### Problem
Copy the records below exactly as they are written.

### Source data
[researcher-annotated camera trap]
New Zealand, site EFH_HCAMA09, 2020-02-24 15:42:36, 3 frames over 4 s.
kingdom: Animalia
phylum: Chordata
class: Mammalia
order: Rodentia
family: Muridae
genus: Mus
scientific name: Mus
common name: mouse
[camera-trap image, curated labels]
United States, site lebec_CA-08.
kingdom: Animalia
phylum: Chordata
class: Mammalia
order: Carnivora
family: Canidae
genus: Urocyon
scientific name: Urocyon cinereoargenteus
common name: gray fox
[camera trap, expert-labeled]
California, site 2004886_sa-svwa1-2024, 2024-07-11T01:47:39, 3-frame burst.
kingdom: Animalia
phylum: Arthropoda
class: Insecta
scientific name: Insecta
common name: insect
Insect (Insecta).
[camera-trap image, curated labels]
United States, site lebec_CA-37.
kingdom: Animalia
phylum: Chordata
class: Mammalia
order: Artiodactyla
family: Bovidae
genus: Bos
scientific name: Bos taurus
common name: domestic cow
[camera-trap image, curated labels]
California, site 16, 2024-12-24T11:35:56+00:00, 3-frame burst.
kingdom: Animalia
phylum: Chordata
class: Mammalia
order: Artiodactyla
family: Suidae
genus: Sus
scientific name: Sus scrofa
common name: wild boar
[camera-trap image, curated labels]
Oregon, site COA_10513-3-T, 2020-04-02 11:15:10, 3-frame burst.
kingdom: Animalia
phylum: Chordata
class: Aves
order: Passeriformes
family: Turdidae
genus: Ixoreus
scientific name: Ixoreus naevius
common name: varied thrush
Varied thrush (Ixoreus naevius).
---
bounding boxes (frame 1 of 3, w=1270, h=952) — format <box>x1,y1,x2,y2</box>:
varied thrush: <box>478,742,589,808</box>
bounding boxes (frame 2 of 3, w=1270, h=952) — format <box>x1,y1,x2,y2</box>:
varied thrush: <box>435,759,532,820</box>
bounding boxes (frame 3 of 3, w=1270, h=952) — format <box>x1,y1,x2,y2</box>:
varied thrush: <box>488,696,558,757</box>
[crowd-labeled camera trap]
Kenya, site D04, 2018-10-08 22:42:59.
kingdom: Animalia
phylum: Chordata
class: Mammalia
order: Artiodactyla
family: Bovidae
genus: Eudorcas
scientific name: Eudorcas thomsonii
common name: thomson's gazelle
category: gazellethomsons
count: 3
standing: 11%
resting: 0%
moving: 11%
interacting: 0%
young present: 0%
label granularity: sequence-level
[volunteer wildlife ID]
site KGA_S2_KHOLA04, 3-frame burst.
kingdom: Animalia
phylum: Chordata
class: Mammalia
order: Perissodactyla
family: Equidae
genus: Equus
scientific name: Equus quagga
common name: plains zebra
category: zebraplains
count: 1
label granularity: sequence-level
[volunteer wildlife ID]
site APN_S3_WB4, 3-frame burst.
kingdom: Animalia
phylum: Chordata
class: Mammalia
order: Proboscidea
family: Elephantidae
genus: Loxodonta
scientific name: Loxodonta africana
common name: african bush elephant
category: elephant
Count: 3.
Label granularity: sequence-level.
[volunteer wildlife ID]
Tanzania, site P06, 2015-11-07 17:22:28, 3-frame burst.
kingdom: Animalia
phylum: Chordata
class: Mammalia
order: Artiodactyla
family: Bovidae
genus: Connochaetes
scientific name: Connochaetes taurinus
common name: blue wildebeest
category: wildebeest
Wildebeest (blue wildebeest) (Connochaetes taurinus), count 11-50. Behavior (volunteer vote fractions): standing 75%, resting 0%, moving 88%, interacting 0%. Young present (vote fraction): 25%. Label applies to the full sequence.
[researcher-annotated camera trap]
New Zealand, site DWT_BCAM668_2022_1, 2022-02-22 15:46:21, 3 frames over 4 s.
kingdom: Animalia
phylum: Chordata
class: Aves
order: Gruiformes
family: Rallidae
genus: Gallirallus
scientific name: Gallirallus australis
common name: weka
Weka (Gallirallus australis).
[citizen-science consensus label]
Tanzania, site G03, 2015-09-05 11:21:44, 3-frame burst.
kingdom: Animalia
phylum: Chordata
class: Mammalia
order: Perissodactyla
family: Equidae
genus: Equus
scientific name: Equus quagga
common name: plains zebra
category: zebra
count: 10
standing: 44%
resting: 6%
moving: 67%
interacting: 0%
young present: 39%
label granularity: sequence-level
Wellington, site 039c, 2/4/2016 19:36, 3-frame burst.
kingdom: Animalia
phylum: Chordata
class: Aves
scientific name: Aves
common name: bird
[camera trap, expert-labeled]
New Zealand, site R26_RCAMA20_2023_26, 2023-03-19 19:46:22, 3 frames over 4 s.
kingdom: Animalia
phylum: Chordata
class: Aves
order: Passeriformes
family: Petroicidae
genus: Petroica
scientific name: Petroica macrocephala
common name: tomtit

### Answer box
[researcher-annotated camera trap]
New Zealand, site EFH_HCAMA09, 2020-02-24 15:42:36, 3 frames over 4 s.
kingdom: Animalia
phylum: Chordata
class: Mammalia
order: Rodentia
family: Muridae
genus: Mus
scientific name: Mus
common name: mouse
[camera-trap image, curated labels]
United States, site lebec_CA-08.
kingdom: Animalia
phylum: Chordata
class: Mammalia
order: Carnivora
family: Canidae
genus: Urocyon
scientific name: Urocyon cinereoargenteus
common name: gray fox
[camera trap, expert-labeled]
California, site 2004886_sa-svwa1-2024, 2024-07-11T01:47:39, 3-frame burst.
kingdom: Animalia
phylum: Arthropoda
class: Insecta
scientific name: Insecta
common name: insect
Insect (Insecta).
[camera-trap image, curated labels]
United States, site lebec_CA-37.
kingdom: Animalia
phylum: Chordata
class: Mammalia
order: Artiodactyla
family: Bovidae
genus: Bos
scientific name: Bos taurus
common name: domestic cow
[camera-trap image, curated labels]
California, site 16, 2024-12-24T11:35:56+00:00, 3-frame burst.
kingdom: Animalia
phylum: Chordata
class: Mammalia
order: Artiodactyla
family: Suidae
genus: Sus
scientific name: Sus scrofa
common name: wild boar
[camera-trap image, curated labels]
Oregon, site COA_10513-3-T, 2020-04-02 11:15:10, 3-frame burst.
kingdom: Animalia
phylum: Chordata
class: Aves
order: Passeriformes
family: Turdidae
genus: Ixoreus
scientific name: Ixoreus naevius
common name: varied thrush
Varied thrush (Ixoreus naevius).
---
bounding boxes (frame 1 of 3, w=1270, h=952) — format <box>x1,y1,x2,y2</box>:
varied thrush: <box>478,742,589,808</box>
bounding boxes (frame 2 of 3, w=1270, h=952) — format <box>x1,y1,x2,y2</box>:
varied thrush: <box>435,759,532,820</box>
bounding boxes (frame 3 of 3, w=1270, h=952) — format <box>x1,y1,x2,y2</box>:
varied thrush: <box>488,696,558,757</box>
[crowd-labeled camera trap]
Kenya, site D04, 2018-10-08 22:42:59.
kingdom: Animalia
phylum: Chordata
class: Mammalia
order: Artiodactyla
family: Bovidae
genus: Eudorcas
scientific name: Eudorcas thomsonii
common name: thomson's gazelle
category: gazellethomsons
count: 3
standing: 11%
resting: 0%
moving: 11%
interacting: 0%
young present: 0%
label granularity: sequence-level
[volunteer wildlife ID]
site KGA_S2_KHOLA04, 3-frame burst.
kingdom: Animalia
phylum: Chordata
class: Mammalia
order: Perissodactyla
family: Equidae
genus: Equus
scientific name: Equus quagga
common name: plains zebra
category: zebraplains
count: 1
label granularity: sequence-level
[volunteer wildlife ID]
site APN_S3_WB4, 3-frame burst.
kingdom: Animalia
phylum: Chordata
class: Mammalia
order: Proboscidea
family: Elephantidae
genus: Loxodonta
scientific name: Loxodonta africana
common name: african bush elephant
category: elephant
Count: 3.
Label granularity: sequence-level.
[volunteer wildlife ID]
Tanzania, site P06, 2015-11-07 17:22:28, 3-frame burst.
kingdom: Animalia
phylum: Chordata
class: Mammalia
order: Artiodactyla
family: Bovidae
genus: Connochaetes
scientific name: Connochaetes taurinus
common name: blue wildebeest
category: wildebeest
Wildebeest (blue wildebeest) (Connochaetes taurinus), count 11-50. Behavior (volunteer vote fractions): standing 75%, resting 0%, moving 88%, interacting 0%. Young present (vote fraction): 25%. Label applies to the full sequence.
[researcher-annotated camera trap]
New Zealand, site DWT_BCAM668_2022_1, 2022-02-22 15:46:21, 3 frames over 4 s.
kingdom: Animalia
phylum: Chordata
class: Aves
order: Gruiformes
family: Rallidae
genus: Gallirallus
scientific name: Gallirallus australis
common name: weka
Weka (Gallirallus australis).
[citizen-science consensus label]
Tanzania, site G03, 2015-09-05 11:21:44, 3-frame burst.
kingdom: Animalia
phylum: Chordata
class: Mammalia
order: Perissodactyla
family: Equidae
genus: Equus
scientific name: Equus quagga
common name: plains zebra
category: zebra
count: 10
standing: 44%
resting: 6%
moving: 67%
interacting: 0%
young present: 39%
label granularity: sequence-level
Wellington, site 039c, 2/4/2016 19:36, 3-frame burst.
kingdom: Animalia
phylum: Chordata
class: Aves
scientific name: Aves
common name: bird
[camera trap, expert-labeled]
New Zealand, site R26_RCAMA20_2023_26, 2023-03-19 19:46:22, 3 frames over 4 s.
kingdom: Animalia
phylum: Chordata
class: Aves
order: Passeriformes
family: Petroicidae
genus: Petroica
scientific name: Petroica macrocephala
common name: tomtit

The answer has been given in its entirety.